ASSIGNED TASK:
Please continue the tree-pruning text from where it stops.

READING TEXT:
|---|

Prune in Summer, and the sap flows freely and wound sites dry off, which heals them more quickly, protecting the tree from distress. Annoyingly though, it’s also the time the tree is in full leaf and you can’t see the branch structure as well.
…but there IS an answer 🍑👍😉
This is so simple it feels like cheating, haha.
🍑 TopTip #1: have it both ways and use winter to ‘mark’ the main branches to go with string, especially if you have some structural decisions to make. You’ll see the whole tree and make better decisions. Then, wait to cut them off in Summer when sap is flowing well. The cotton string lasts just fine to do the job, but not long enough to strangle the branch.
🍑 TopTip #2: if a damaged branch really does need to come off in Winter, remove it an inch or so away from the collar and paint wound with bitumen or acrylic paint to seal, then come back in Summer and retrim the same branch back to the collar (where it joins a large branch) to make a fresh wound WITHOUT painting so oxygen triggers accelerated healing.

|---|

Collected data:
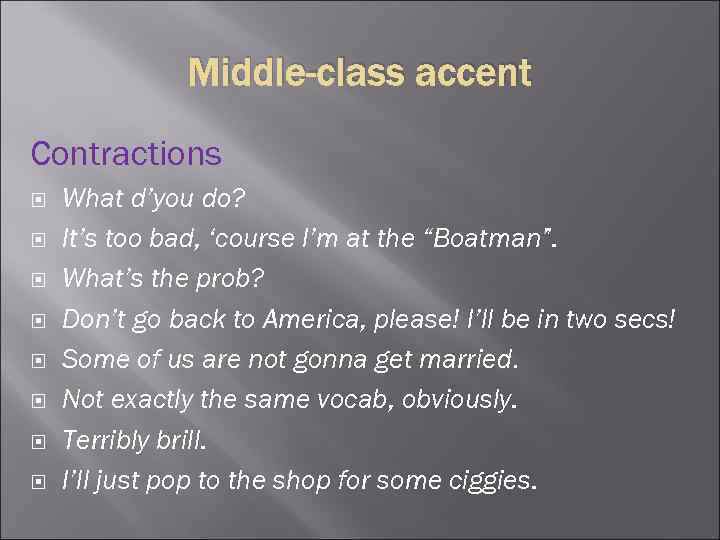 Middle-class accent

Contractions

What d’you do?

It’s too bad, ‘course I’m at the “Boatman”.

What’s the prob?

Don’t go back to America, please! I’ll be in two secs!

Some of us are not gonna get married.

Not exactly the same vocab, obviously.

Terribly brill.

I’ll just pop to the shop for some ciggies.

|---|

RESPONSE BELOW:
In June, it is the perfect time to get out there and look at your stone fruit trees, make some decisions, and get that string working. Go team!
The other thing you can do for stone fruit trees in winter, if leaf curl is an issue for you, is spray them before buds burst with a Burgundy or Bordeaux mixture. Here is the most reliable recipe for those mixes I have found. We use the Burgundy mix every year. Here is southern Victoria, July is really the last chance to spray because Guling season arrives.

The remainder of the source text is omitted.